Processes Connecting Coastal to Basin-Scale Ocean Circulation: SW Atlantic Ocean

P. Ted
Strub
College of Earth, Ocean and Atmospheric Sciences, Oregon State University
Ricardo Matano, College of Earth, Ocean and Atmospheric Sciences, Oregon State University
Vincent Combes, College of Earth, Ocean and Atmospheric Sciences, Oregon State University
Corinne James, College of Earth, Ocean and Atmospheric Sciences, Oregon State University
Oral
The focus of our OST-ST project is on the exchange of water mass and properties between the shelf and the deep ocean along the east and west coasts of South America (Argentina-Uruguay-Brazil; Peru-Chile). Our first region of interest is in the SW Atlantic, where the two opposing boundary currents (the Brazil and Malvinas Currents) converge and create an energetic eddy field offshore of the wide continental shelf.
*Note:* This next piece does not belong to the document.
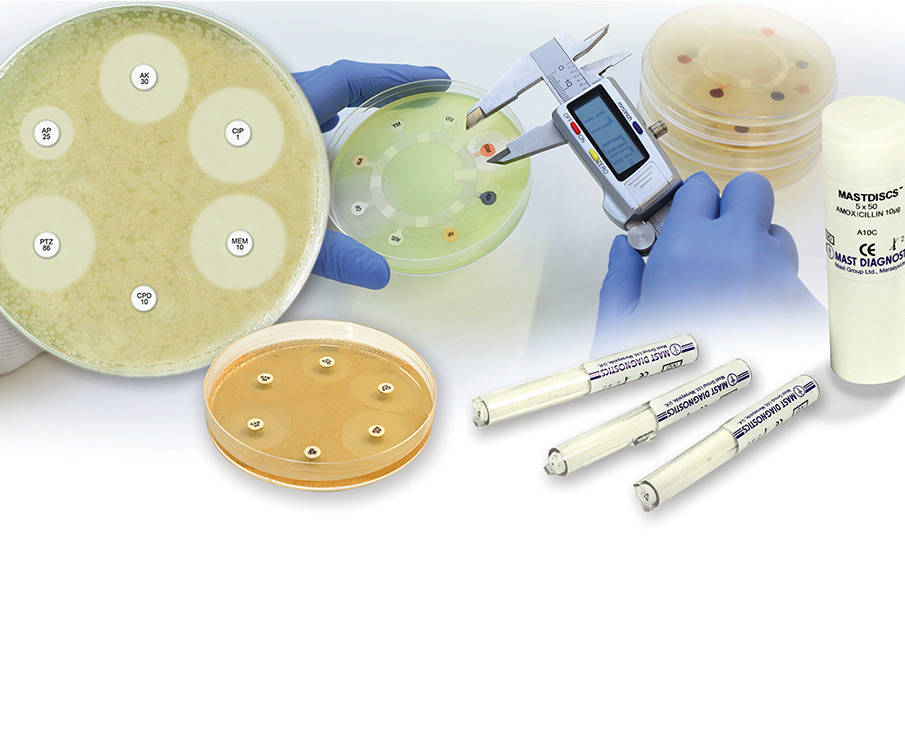 Mikrobiologian ja gastroenterologian tuotteet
The serendipitous location of the strong freshwater outfall from the Rio de la Plata inshore of the confluence provides a salinity tracer that is detected by satellite surface salinity data collected by the new Aquarius mission. Here we use the combination of altimetry, scatterometry and satellite salinity fields, along with nested ocean circulation models, to investigate the onshore-offshore transport of water mass and salinity between the shelf and deep ocean in this dynamic system. Although taking place on the mesoscale, the transport is part of the basin-scale circulation and affects the salinity and biological fields (as seen in ocean color imagery) of the South Atlantic portion of the Southern Ocean.